Microbes Make 'Clean' Methane
Microbes that convert electricity into methane gas could become an important source of renewable energy, according to scientists from Stanford and Penn State universities.
Researchers at both universities are raising colonies of microorganisms -- methanogens -- with the remarkable ability to turn electrical energy into pure methane, the key ingredient in natural gas. The goal is to create large microbial factories to transform clean electricity from solar, wind or nuclear power into renewable methane fuel and other valuable chemical compounds for industry.
"Most of today's methane is derived from natural gas, a fossil fuel," said Alfred Spormann, professor of chemical engineering and civil and environmental engineering at Stanford. "And many important organic molecules used in industry are made from petroleum. Our microbial approach would eliminate the need for using these fossil resources."
He added that all of the carbon dioxide released during combustion is derived from the atmosphere, and all of the electrical energy comes from renewables or nuclear power, which are also carbon dioxide free.
Methane-producing microbes could help solve the problem of what to do with surplus electricity generated by photovoltaic power stations and wind farms.
"While conceptually simple, there are significant hurdles to overcome before electricity-to-methane technology can be deployed at a large scale," said Bruce Logan, Evan Pugh Professor and Kappe Professor of Environmental Engineering, Penn State. "That's because the underlying science of how these organisms convert electrons into chemical energy is poorly understood."
Burning natural gas accelerates global warming by releasing carbon dioxide that's been trapped underground for millennia. The researchers wan to take a "green" approach to methane production. They envision large bioreactors filled with methanogens – single-cell organisms that produce methane.
Methanogens cannot grow in the presence of oxygen. Instead, they regularly dine on atmospheric carbon dioxide and electrons borrowed from hydrogen gas. The byproduct of this microbial meal is pure methane, which methanogens excrete into the atmosphere.
The researchers plan to use this methane to fuel airplanes, ships and vehicles. In the ideal scenario, cultures of methanogens would be fed a constant supply of electrons generated from emissions-free power sources, such as solar cells, wind turbines and nuclear reactors. The microbes would use these clean electrons to metabolize carbon dioxide into methane, which can then be stockpiled and distributed via existing natural gas facilities and pipelines when needed.

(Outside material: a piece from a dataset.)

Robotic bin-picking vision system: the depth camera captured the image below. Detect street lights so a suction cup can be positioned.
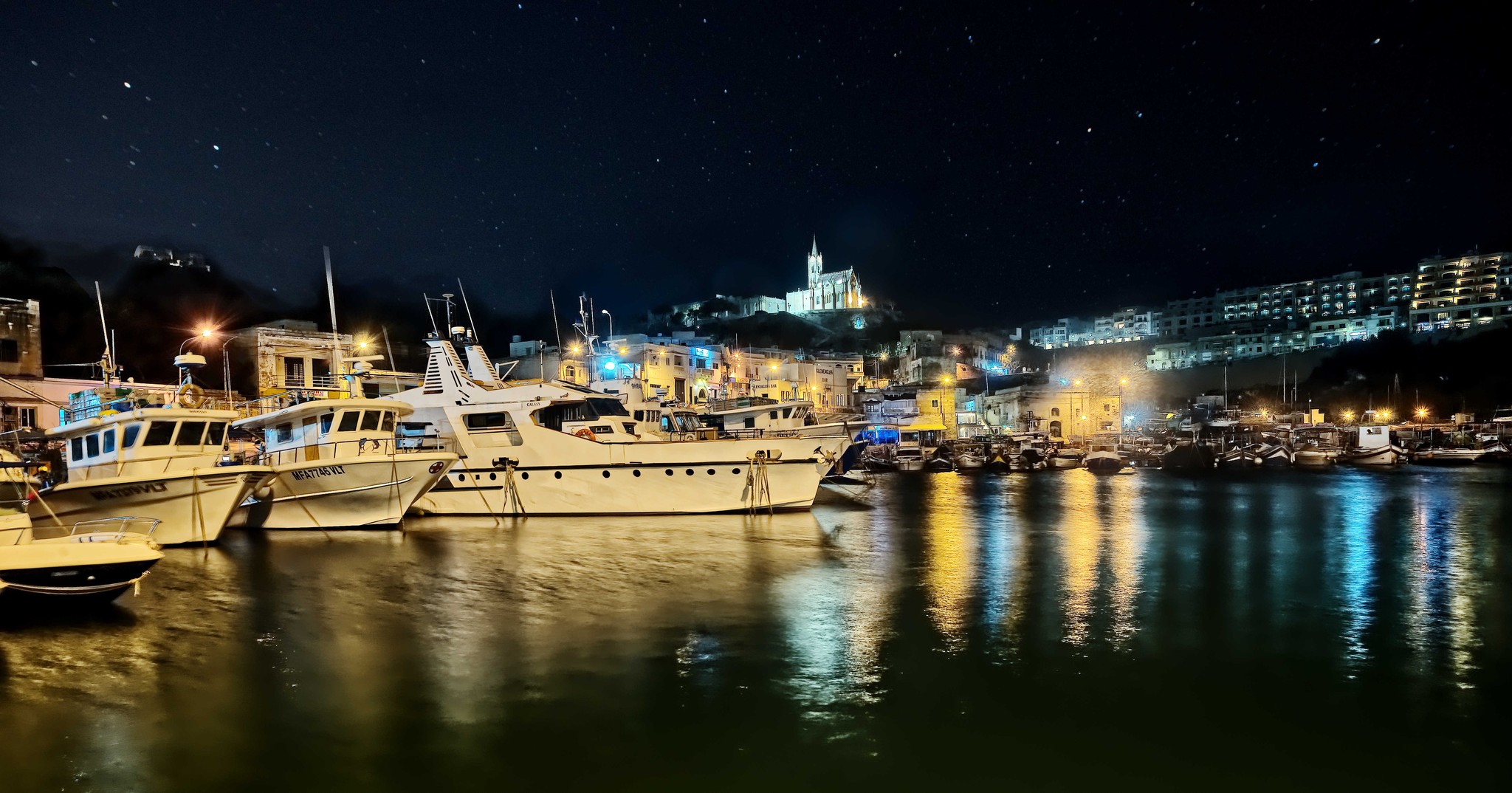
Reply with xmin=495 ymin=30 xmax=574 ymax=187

Microbial methane is much more ecofriendly than ethanol and other biofuels, the researchers noted. Corn ethanol, for example, requires acres of cropland, as well as fertilizers, pesticides, irrigation and fermentation.
Methanogens are much more efficient, because they metabolize methane in just a few quick steps.
For this new technology to become commercially viable, a number of fundamental challenges must be addressed.
In 2009, Logan's lab was the first to demonstrate that a methanogen strain known as Methanobacterium palustre could convert an electrical current directly into methane. For the experiment, Logan and his Penn State colleagues built a reverse battery with positive and negative electrodes placed in a beaker of nutrient-enriched water.
"The microbes were about 80 percent efficient in converting electricity to methane," Logan said.
At Penn State, Logan's lab is designing and testing advanced cathode technologies that will encourage the growth of methanogens and maximize methane production. The Penn State team is also studying new materials for electrodes, including a carbon-mesh fabric that could eliminate the need for platinum and other precious metal catalysts.
"Many of these materials have only been studied in bacterial systems but not in communities with methanogens or other archaea," Logan said. "Our ultimate goal is to create a cost-effective system that reliably and robustly produces methane from clean electrical energy. It's high-risk, high-reward research, but new approaches are needed for energy storage and for making useful organic molecules without fossil fuels."
A three-year grant from the Global Climate and Energy Project at Stanford funds this project.